# Ontology Pipeline Quick Start

This notebook demonstrates how to use the Ontology Pipeline to build semantic knowledge systems from a corpus of documents.

The pipeline consists of six stages:
1. **Controlled Vocabulary** - Extract and define key terms
2. **Metadata Standards** - Define metadata schema
3. **Taxonomy** - Build hierarchical structure
4. **Thesaurus** - Add semantic relationships (BT, NT, RT)
5. **Ontology** - Generate entity and relation types
6. **Knowledge Graph** - Extract triples and build queryable graph


## Setup


In [1]:
# Import required modules
from pathlib import Path

from spindle.graph_store import GraphStore
from spindle.ingestion.storage import DocumentCatalog
from spindle.ingestion.storage.corpus import CorpusManager
from spindle.pipeline import (
    PipelineOrchestrator,
    PipelineStage,
    ExtractionStrategyType,
)


In [2]:
# Run this to clean up first
import os
import shutil
if os.path.exists("pipeline_demo.db"):
    os.remove("pipeline_demo.db")
if os.path.exists("pipeline_demo_graph"):
    shutil.rmtree("pipeline_demo_graph")

In [3]:
# Initialize storage components
catalog = DocumentCatalog("sqlite:///pipeline_demo.db")
corpus_manager = CorpusManager(catalog)
graph_store = GraphStore("pipeline_demo_graph")

# Create the pipeline orchestrator
orchestrator = PipelineOrchestrator(corpus_manager, graph_store)
orchestrator.register_default_stages()

print("Pipeline orchestrator initialized with all stages")

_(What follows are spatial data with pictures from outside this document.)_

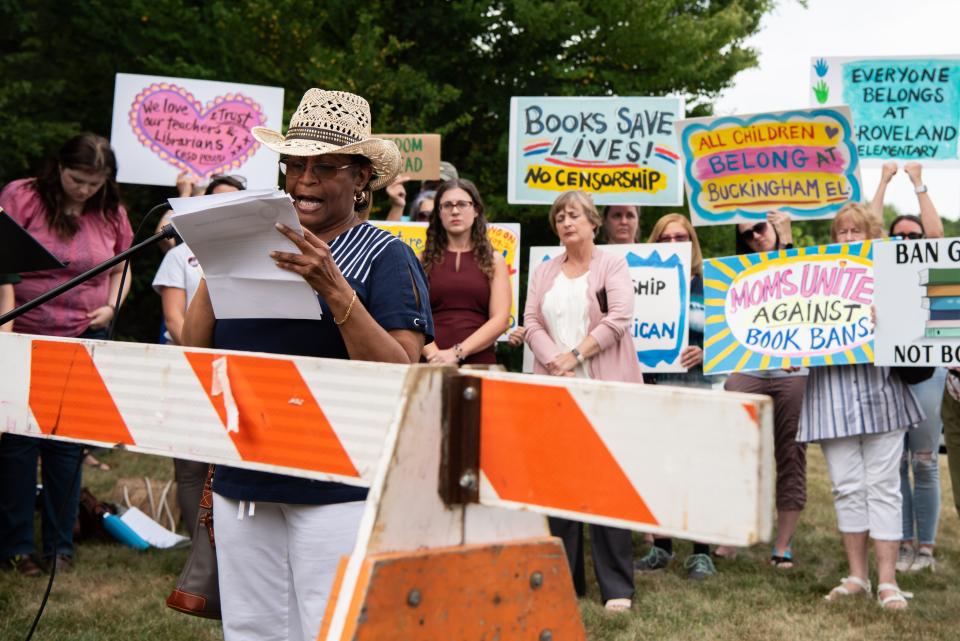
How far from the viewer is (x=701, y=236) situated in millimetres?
15445

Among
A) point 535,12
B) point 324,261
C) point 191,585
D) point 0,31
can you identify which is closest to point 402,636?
point 324,261

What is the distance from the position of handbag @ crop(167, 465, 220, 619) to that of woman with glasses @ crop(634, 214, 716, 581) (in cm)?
387

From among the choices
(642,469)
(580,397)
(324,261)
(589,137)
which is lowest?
(642,469)

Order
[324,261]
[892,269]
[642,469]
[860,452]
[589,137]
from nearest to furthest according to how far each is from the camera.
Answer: [642,469], [324,261], [892,269], [860,452], [589,137]

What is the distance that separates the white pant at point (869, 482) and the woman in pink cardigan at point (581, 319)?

Pipeline orchestrator initialized with all stages


## Step 1: Create a Corpus

A corpus is a collection of documents that will be processed through the Ontology Pipeline.


In [4]:
# Create a corpus for our documents
corpus = corpus_manager.create_corpus(
    name="Demo Corpus",
    description="Sample documents for demonstrating the Ontology Pipeline",
)

print(f"Created corpus: {corpus.corpus_id}")
print(f"Name: {corpus.name}")


Created corpus: 40480027-952b-48d7-8c05-ac924e0f6671
Name: Demo Corpus


## Step 2: Add Sample Documents

For this demo, we'll simulate documents by directly inserting sample text.
In production, you'd first ingest documents using `spindle-ingest`.


In [5]:
# Sample documents about AI and machine learning
sample_texts = [
    """
    Machine learning is a subset of artificial intelligence that enables computers 
    to learn from data without being explicitly programmed. Deep learning, a further 
    subset, uses neural networks with multiple layers to model complex patterns.
    
    Supervised learning algorithms learn from labeled training data to make predictions.
    Common examples include classification and regression tasks. In contrast, 
    unsupervised learning finds patterns in unlabeled data, such as clustering.
    
    TensorFlow and PyTorch are popular deep learning frameworks used by researchers
    and practitioners worldwide. Google developed TensorFlow while Meta created PyTorch.
    """,
    """
    Natural language processing (NLP) is a field of AI focused on the interaction
    between computers and human language. Transformer models have revolutionized NLP,
    enabling breakthrough applications like GPT and BERT.
    
    Large language models (LLMs) are trained on massive text datasets and can
    generate human-like text, answer questions, and perform various language tasks.
    
    OpenAI developed GPT-4, while Google created PaLM and Gemini. These models
    use attention mechanisms to process sequential data effectively.
    """,
    """
    Computer vision enables machines to interpret and understand visual information
    from images and videos. Convolutional neural networks (CNNs) are fundamental
    to many computer vision applications.
    
    Object detection, image classification, and semantic segmentation are key
    computer vision tasks. YOLO and ResNet are influential architectures in this field.
    
    Applications include autonomous vehicles, medical imaging, and facial recognition.
    """
]

print(f"Prepared {len(sample_texts)} sample documents")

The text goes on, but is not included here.